The load/store units *are* types of execution units - they happen to handle loads and stores to memory, rather, that, say, arithmetic operations. Instructions get to them because the dispatcher sends them there. The store unit gets operands just like any other execution unit does, and the load unit sends results to registers, just like and arithmetic unit that generates results does.
Nominally, when an instruction is issued OoO, and before its operands are ready, what it's waiting on is a prior instruction to write its result to a register, which it can then read from the register file. The many rename registers on modern OoO processors are part of the mechanism to be able to execute around dependencies caused by register reuse. But even that isn't quite enough, the path between a result being stored into a register and a dependent instruction reading that result from the register is far too long in most cases, and most fast processors (and not just OoO ones), implement a forwarding network that allows results to be transmitted from one unit to another directly, and in parallel to the update of the register.
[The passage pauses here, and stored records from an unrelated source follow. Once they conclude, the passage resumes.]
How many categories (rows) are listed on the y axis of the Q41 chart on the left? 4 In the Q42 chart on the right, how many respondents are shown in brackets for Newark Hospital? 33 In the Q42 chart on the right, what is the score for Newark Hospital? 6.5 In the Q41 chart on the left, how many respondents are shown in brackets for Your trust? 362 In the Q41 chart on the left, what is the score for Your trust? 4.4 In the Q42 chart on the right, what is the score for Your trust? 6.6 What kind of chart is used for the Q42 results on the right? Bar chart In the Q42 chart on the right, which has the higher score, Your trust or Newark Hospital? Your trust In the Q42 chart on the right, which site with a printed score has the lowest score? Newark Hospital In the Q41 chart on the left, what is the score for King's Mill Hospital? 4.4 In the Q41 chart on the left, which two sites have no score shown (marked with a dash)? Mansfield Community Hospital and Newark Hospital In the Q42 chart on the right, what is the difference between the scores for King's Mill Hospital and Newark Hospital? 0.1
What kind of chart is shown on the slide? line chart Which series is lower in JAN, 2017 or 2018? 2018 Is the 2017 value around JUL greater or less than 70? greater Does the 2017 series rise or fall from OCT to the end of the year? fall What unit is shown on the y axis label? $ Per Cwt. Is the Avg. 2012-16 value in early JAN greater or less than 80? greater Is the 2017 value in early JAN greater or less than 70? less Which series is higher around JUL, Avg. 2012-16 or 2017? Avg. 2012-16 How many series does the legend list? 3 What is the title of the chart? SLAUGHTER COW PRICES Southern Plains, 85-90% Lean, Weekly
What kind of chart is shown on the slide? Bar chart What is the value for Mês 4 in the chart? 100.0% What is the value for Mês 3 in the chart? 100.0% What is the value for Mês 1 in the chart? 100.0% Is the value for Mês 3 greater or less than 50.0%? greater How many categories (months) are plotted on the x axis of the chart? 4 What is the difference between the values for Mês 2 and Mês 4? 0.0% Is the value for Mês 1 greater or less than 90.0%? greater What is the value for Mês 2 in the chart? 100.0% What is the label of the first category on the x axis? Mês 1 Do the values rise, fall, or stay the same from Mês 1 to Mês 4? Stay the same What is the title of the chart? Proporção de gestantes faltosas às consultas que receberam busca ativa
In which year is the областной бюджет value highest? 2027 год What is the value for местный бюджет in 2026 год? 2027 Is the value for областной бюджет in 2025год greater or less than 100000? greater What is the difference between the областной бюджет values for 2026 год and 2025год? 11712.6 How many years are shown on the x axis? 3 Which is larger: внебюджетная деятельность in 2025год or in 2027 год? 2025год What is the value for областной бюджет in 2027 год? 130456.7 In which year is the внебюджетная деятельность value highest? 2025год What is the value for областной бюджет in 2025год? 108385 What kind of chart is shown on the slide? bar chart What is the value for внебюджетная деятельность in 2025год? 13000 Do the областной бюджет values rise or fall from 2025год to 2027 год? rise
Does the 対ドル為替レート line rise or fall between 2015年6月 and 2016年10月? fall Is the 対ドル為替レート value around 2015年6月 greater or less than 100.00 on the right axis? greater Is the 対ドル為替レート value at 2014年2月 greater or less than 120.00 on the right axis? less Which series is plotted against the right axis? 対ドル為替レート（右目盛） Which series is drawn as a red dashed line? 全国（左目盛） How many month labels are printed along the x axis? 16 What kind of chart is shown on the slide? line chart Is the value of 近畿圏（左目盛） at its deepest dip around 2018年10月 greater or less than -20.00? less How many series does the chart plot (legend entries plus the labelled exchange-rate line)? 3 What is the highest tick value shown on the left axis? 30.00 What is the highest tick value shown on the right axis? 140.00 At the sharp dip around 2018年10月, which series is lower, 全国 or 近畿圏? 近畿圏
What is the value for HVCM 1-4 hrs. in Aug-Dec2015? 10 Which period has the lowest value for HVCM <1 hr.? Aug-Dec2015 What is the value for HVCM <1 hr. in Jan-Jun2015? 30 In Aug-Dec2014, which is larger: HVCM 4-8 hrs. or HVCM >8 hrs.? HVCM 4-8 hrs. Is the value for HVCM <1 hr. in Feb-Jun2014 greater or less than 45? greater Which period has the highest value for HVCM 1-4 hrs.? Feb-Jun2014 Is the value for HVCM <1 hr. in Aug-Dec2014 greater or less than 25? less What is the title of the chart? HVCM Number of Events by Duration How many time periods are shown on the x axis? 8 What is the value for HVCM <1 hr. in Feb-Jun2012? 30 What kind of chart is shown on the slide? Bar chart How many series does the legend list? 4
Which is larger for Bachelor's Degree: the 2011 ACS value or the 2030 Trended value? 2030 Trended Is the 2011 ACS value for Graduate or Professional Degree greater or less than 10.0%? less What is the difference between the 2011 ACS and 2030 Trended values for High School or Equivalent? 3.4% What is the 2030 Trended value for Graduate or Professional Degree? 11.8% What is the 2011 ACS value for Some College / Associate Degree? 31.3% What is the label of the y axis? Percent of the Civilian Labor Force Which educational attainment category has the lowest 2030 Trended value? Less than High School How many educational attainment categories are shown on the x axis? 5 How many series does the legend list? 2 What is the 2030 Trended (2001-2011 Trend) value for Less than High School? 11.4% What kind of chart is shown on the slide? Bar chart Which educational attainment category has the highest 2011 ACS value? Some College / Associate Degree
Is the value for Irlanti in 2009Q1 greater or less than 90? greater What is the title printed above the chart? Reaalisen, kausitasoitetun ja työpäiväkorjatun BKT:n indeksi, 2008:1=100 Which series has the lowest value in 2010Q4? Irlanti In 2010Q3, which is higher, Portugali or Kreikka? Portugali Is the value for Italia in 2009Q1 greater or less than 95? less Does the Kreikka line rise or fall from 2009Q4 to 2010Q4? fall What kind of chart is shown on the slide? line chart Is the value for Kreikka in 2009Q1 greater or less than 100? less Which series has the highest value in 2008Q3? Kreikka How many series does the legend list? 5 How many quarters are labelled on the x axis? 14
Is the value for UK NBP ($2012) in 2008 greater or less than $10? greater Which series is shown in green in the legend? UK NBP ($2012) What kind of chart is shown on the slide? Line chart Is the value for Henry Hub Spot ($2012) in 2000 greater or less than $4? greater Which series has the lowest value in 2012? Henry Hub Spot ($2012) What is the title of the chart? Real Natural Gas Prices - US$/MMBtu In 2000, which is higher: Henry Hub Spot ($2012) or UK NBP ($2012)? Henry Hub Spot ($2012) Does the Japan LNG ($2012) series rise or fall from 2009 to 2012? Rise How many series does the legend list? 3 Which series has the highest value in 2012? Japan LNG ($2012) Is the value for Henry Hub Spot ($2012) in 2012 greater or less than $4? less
In the case of non-RISC machines, the operation of the load and store units is complicated by the fact that there are operations that are read-modify-update in nature. Exactly how those are handled is very dependent on the microarchitecture, but the earlier implementation all broke operations like "add memory,1" into several micro-ops (perhaps a load, an add and a store), more complex designs can compress that into fewer operations. Instructions that get split into multiple micro-ops need special handling on the back end, as you cannot architecturally take an exception in the “middle” of an instruction (and least on most machines).